Please write out all the data that follows exactly, without the pictures.
==== MATERIAL PROVIDED
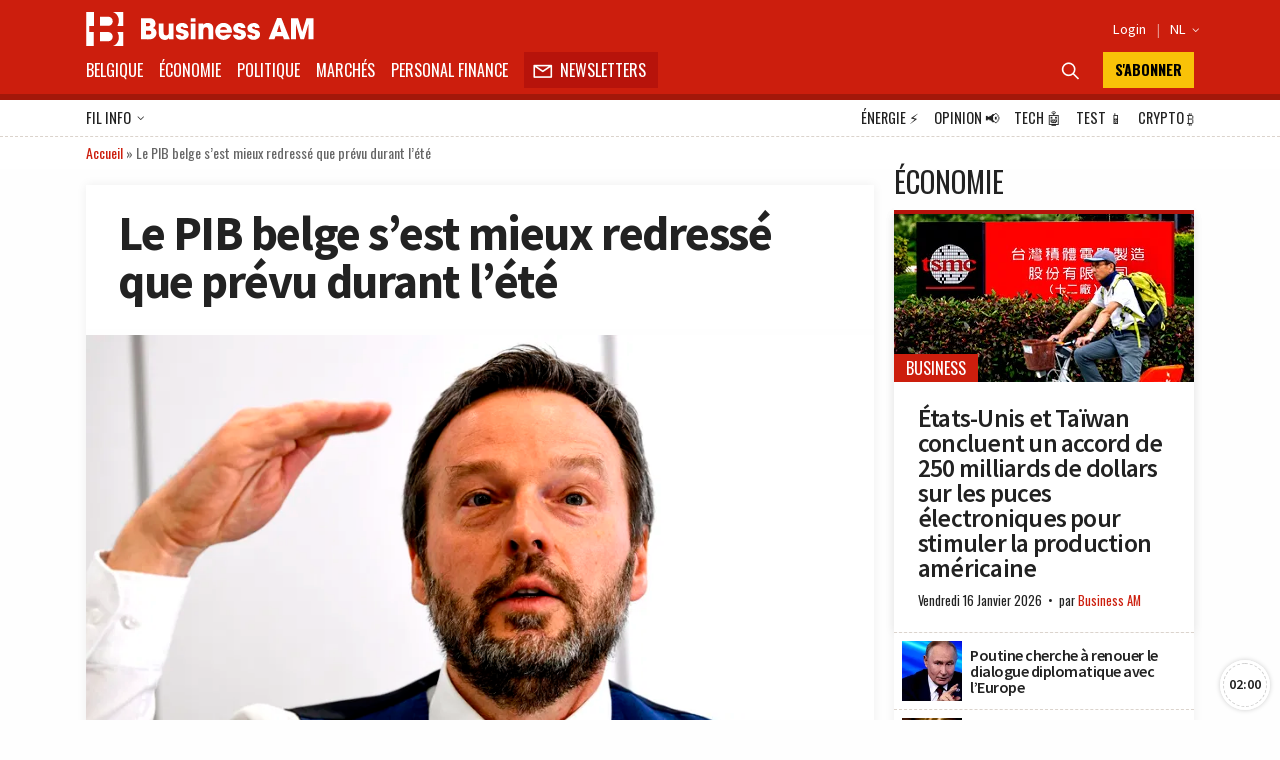

--- FILE ---
content_type: text/html; charset=utf-8
request_url: https://www.google.com/recaptcha/api2/aframe
body_size: 258
content:
<!DOCTYPE HTML><html><head><meta http-equiv="content-type" content="text/html; charset=UTF-8"></head><body><script nonce="_jpkcVrPHP6vqNePuB53tA">/** Anti-fraud and anti-abuse applications only. See google.com/recaptcha */ try{var clients={'sodar':'https://pagead2.googlesyndication.com/pagead/sodar?'};window.addEventListener("message",function(a){try{if(a.source===window.parent){var b=JSON.parse(a.data);var c=clients[b['id']];if(c){var d=document.createElement('img');d.src=c+b['params']+'&rc='+(localStorage.getItem("rc::a")?sessionStorage.getItem("rc::b"):"");window.document.body.appendChild(d);sessionStorage.setItem("rc::e",parseInt(sessionStorage.getItem("rc::e")||0)+1);localStorage.setItem("rc::h",'1768656286458');}}}catch(b){}});window.parent.postMessage("_grecaptcha_ready", "*");}catch(b){}</script></body></html>

--- FILE ---
content_type: application/javascript; charset=utf-8
request_url: https://fundingchoicesmessages.google.com/f/AGSKWxV5C6rf6KuRicIMR208bsDeNEpLh1UtPis9hTyQ3Mki6ek320oMXlbkLW-w49oQyzH78pTYgLP_k211dSI2aekwmUu0nUANDs8WiANMlJSeUIhXauWWIHGU6EnmgxSkEqaxc_grosvDDsbnJax4bvlZMKpA2rpmmRl2YAMw3aN1_zykySQVDbipfd7P/_/banner_control.php?/fifligatus./amazon-async-/ads/?page=/advt.
body_size: -1290
content:
window['3970f3ae-fae5-4509-9f25-b69cc71f4497'] = true;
========
* ANSWER SECTION:
--- FILE ---
content_type: text/html; charset=utf-8
request_url: https://www.google.com/recaptcha/api2/aframe
body_size: 258
content:
<!DOCTYPE HTML><html><head><meta http-equiv="content-type" content="text/html; charset=UTF-8"></head><body><script nonce="_jpkcVrPHP6vqNePuB53tA">/** Anti-fraud and anti-abuse applications only. See google.com/recaptcha */ try{var clients={'sodar':'https://pagead2.googlesyndication.com/pagead/sodar?'};window.addEventListener("message",function(a){try{if(a.source===window.parent){var b=JSON.parse(a.data);var c=clients[b['id']];if(c){var d=document.createElement('img');d.src=c+b['params']+'&rc='+(localStorage.getItem("rc::a")?sessionStorage.getItem("rc::b"):"");window.document.body.appendChild(d);sessionStorage.setItem("rc::e",parseInt(sessionStorage.getItem("rc::e")||0)+1);localStorage.setItem("rc::h",'1768656286458');}}}catch(b){}});window.parent.postMessage("_grecaptcha_ready", "*");}catch(b){}</script></body></html>

--- FILE ---
content_type: application/javascript; charset=utf-8
request_url: https://fundingchoicesmessages.google.com/f/AGSKWxV5C6rf6KuRicIMR208bsDeNEpLh1UtPis9hTyQ3Mki6ek320oMXlbkLW-w49oQyzH78pTYgLP_k211dSI2aekwmUu0nUANDs8WiANMlJSeUIhXauWWIHGU6EnmgxSkEqaxc_grosvDDsbnJax4bvlZMKpA2rpmmRl2YAMw3aN1_zykySQVDbipfd7P/_/banner_control.php?/fifligatus./amazon-async-/ads/?page=/advt.
body_size: -1290
content:
window['3970f3ae-fae5-4509-9f25-b69cc71f4497'] = true;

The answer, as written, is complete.